* [所给数据]
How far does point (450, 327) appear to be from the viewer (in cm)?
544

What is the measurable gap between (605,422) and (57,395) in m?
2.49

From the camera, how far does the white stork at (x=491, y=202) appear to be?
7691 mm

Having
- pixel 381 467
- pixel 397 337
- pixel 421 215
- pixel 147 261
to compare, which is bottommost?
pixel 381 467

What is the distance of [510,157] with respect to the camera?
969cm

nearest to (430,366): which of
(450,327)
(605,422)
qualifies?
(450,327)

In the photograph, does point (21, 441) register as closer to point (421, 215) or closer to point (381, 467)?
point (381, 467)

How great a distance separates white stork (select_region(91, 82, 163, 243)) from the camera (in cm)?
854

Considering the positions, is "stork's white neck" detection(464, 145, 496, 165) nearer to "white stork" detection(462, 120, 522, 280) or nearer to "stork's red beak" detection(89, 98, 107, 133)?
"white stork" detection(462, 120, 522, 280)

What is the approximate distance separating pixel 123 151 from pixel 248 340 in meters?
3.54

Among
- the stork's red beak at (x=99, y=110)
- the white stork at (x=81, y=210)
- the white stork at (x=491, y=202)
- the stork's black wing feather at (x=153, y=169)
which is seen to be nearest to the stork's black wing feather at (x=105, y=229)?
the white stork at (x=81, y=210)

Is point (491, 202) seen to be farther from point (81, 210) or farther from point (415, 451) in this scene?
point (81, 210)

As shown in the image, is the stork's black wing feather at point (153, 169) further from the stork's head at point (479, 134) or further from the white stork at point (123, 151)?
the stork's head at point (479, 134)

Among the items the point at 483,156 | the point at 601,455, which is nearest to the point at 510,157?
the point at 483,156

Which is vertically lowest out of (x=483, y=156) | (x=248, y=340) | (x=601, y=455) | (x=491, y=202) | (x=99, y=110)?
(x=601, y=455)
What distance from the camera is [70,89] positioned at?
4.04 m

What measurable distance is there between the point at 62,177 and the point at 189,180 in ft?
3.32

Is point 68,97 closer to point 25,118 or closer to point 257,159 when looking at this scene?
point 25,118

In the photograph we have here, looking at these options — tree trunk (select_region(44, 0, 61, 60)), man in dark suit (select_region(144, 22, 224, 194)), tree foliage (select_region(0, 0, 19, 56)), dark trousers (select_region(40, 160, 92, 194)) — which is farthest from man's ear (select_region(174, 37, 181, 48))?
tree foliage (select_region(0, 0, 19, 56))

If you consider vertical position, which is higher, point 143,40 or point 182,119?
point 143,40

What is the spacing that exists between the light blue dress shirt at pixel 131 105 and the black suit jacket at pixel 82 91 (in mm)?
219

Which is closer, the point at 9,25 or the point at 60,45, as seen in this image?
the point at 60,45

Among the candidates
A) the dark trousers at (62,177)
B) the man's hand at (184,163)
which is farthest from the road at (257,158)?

* [给定题目] 从含有“Is point (491, 202)”的那一行起，到数据末尾为止，把这些行一字不差地照抄下来，首尾两行都要包括。

* [完整解答]
Is point (491, 202) seen to be farther from point (81, 210) or farther from point (415, 451) in this scene?
point (81, 210)

As shown in the image, is the stork's black wing feather at point (153, 169) further from the stork's head at point (479, 134) or further from the white stork at point (123, 151)?
the stork's head at point (479, 134)

Among the items the point at 483,156 | the point at 601,455, which is nearest to the point at 510,157?
the point at 483,156

Which is vertically lowest out of (x=483, y=156) | (x=248, y=340) | (x=601, y=455) | (x=491, y=202) | (x=99, y=110)?
(x=601, y=455)
What distance from the camera is [70,89] positioned at?
4.04 m

What measurable distance is there between the point at 62,177 and the point at 189,180 in ft?
3.32

Is point 68,97 closer to point 25,118 or closer to point 257,159 when looking at this scene?
point 25,118

In the photograph we have here, looking at these options — tree trunk (select_region(44, 0, 61, 60)), man in dark suit (select_region(144, 22, 224, 194)), tree foliage (select_region(0, 0, 19, 56)), dark trousers (select_region(40, 160, 92, 194)) — which is farthest from man's ear (select_region(174, 37, 181, 48))?
tree foliage (select_region(0, 0, 19, 56))

If you consider vertical position, which is higher, point 143,40 or point 182,119?
point 143,40

What is the spacing that exists between the light blue dress shirt at pixel 131 105 and the black suit jacket at pixel 82 91 (in mm)?
219

Which is closer, the point at 9,25 or the point at 60,45, as seen in this image?
the point at 60,45

Among the candidates
A) the dark trousers at (62,177)
B) the man's hand at (184,163)
which is farthest from the road at (257,158)?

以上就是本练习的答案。